#### Tarefa a
Pode reescrever a listagem da linha que contém "Of the candidates in" até o fim dela, ambas as pontas incluídas, trocando "lingcod" por "greenling" e deixando todo o resto igual?

Juliana Fernanda Mafra Soares

O case em questão coloca em discussão a temática das provas obtidas por meios ilícitos no Processo Penal que ocorrerá a partir da análise do seguinte caso: um marido ao desconfiar que sua mulher tivesse um amante, contrata um detetive particular para investigá-la e assim constatar a existência ou não de traição. Ocorre que como um dos meios de investigação o detetive particular grampeou ilicitamente o celular da esposa do seu cliente, sendo importante frisar que ele se utilizou de expediente ilegal. Ao analisar as escutas o detetive constata que além de trair o marido, a esposa investigada também dava frequentemente às suas filhas doses de Lexotan, com o intuito de que dormissem para que ficasse livre e despreocupada com seu amante.

Ao ficar ciente do ocorrido, o marido resolve utilizar as escutas telefônicas como provas entregando-as ao Ministério Público que consequentemente denunciou a esposa. Toda essa situação acaba gerando um conflito entre direitos fundamentais: de um lado o direito à proteção da família e da criança e do adolescente e de outro o direito à liberdade e privacidade. 

2 IDENTIFICAÇÃO E ANÁLISE DO CASO

2.1 Decisões possíveis

  • Deve prevalecer o direito à liberdade e privacidade, não admitindo a prova ilícita
  • Deve prevalecer o direito à proteção da família e da criança e do adolescente, admitindo-se a prova ilícita

 2.2 Argumentos Capazes de Fundamentar Cada Decisão

  • Deve prevalecer o direito à liberdade e privacidade, não admitindo a prova ilícita

- Ao defender a prevalência do direito à liberdade e privacidade admitimos com isso que a interceptação telefônica obtida ilicitamente não poderá ser utilizada por lesionar tais direitos fundamentais;

- Alexandre Moraes (2011, p. 58) ao ressaltar a importância da relação familiar alerta para o cuidado com intromissões externas e afirma que “as intromissões na vida familiar não se justificam pelo interesse na obtenção de provas, pois da mesma forma do que sucede aos segredos profissionais, deve ser igualmente reconhecida a função social de uma vivência conjugal e familiar às margens de restrições e intromissões” (MAGALHÃES Apud. MORAES, 2011,p.58).

- O direito à privacidade é resguardado pela Constituição Federal, que segundo o que dispõe seu artigo 5º, inciso XII, “é inviolável o sigilo da correspondência e das comunicações telegráficas, de dados e das comunicações telefônicas, salvo, no último caso, por ordem judicial, nas hipóteses e na forma que a lei estabelecer para fins de investigação criminal ou instrução processual penal”, sendo, portanto, inadmissível a utilização da interceptação telefônica como prova em prejuízo da esposa;

- A liberdade e privacidade são direitos fundamentais tutelados pela CF/88 em seu artigo 5º, inciso X: “são invioláveis a intimidade, a vida privada, a honra e a imagem das pessoas, assegurado o direito a indenização pelo dano material ou moral decorrente de sua violação”;

- Luís Flávio Gomes (apud. CAPEZ, 2014, p.511) defende que a prova ilícita só será admitida se para beneficiar o acusado e jamais para servir de prova em seu desfavor. Portanto essas provas ilícitas não podem servir como incriminatórias. São “gravações feitas sem lei, sem base legal.Logo, ilícita, constitucionalmente falando, por violar o inciso X do artigo 5º” (FILHO apud. CAPEZ, 2014, p.511)

#### Material fornecido
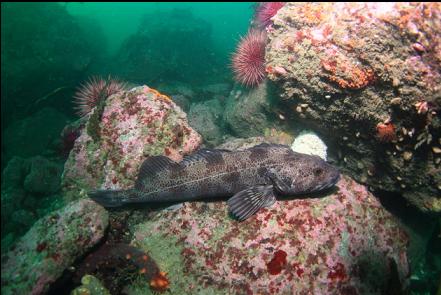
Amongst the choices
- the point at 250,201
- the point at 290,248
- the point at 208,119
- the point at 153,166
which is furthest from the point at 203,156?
the point at 208,119

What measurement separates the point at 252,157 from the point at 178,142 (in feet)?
4.81

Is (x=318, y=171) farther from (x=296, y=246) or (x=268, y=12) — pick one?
(x=268, y=12)

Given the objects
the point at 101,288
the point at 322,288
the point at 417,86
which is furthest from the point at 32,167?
the point at 417,86

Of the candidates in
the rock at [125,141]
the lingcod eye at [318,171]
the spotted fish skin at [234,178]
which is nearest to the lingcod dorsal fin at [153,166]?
the spotted fish skin at [234,178]

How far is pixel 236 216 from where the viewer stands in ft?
14.3

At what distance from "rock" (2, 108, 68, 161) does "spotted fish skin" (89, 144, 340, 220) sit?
30.2 feet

#### Tarefa b
Responda com base no texto sobre provas ilícitas:
(i) Que medicamento a esposa dava às filhas?
(ii) Qual inciso do artigo 5º da Constituição Federal trata do sigilo das comunicações telefônicas?
(iii) A quem o marido entregou as escutas telefônicas?

#### Resposta a
Of the candidates in
the rock at [125,141]
the greenling eye at [318,171]
the spotted fish skin at [234,178]
which is nearest to the greenling dorsal fin at [153,166]?
the spotted fish skin at [234,178]

How far is pixel 236 216 from where the viewer stands in ft?
14.3

At what distance from "rock" (2, 108, 68, 161) does "spotted fish skin" (89, 144, 340, 220) sit?
30.2 feet

#### Resposta b
(i) Lexotan.
(ii) O inciso XII.
(iii) Ao Ministério Público.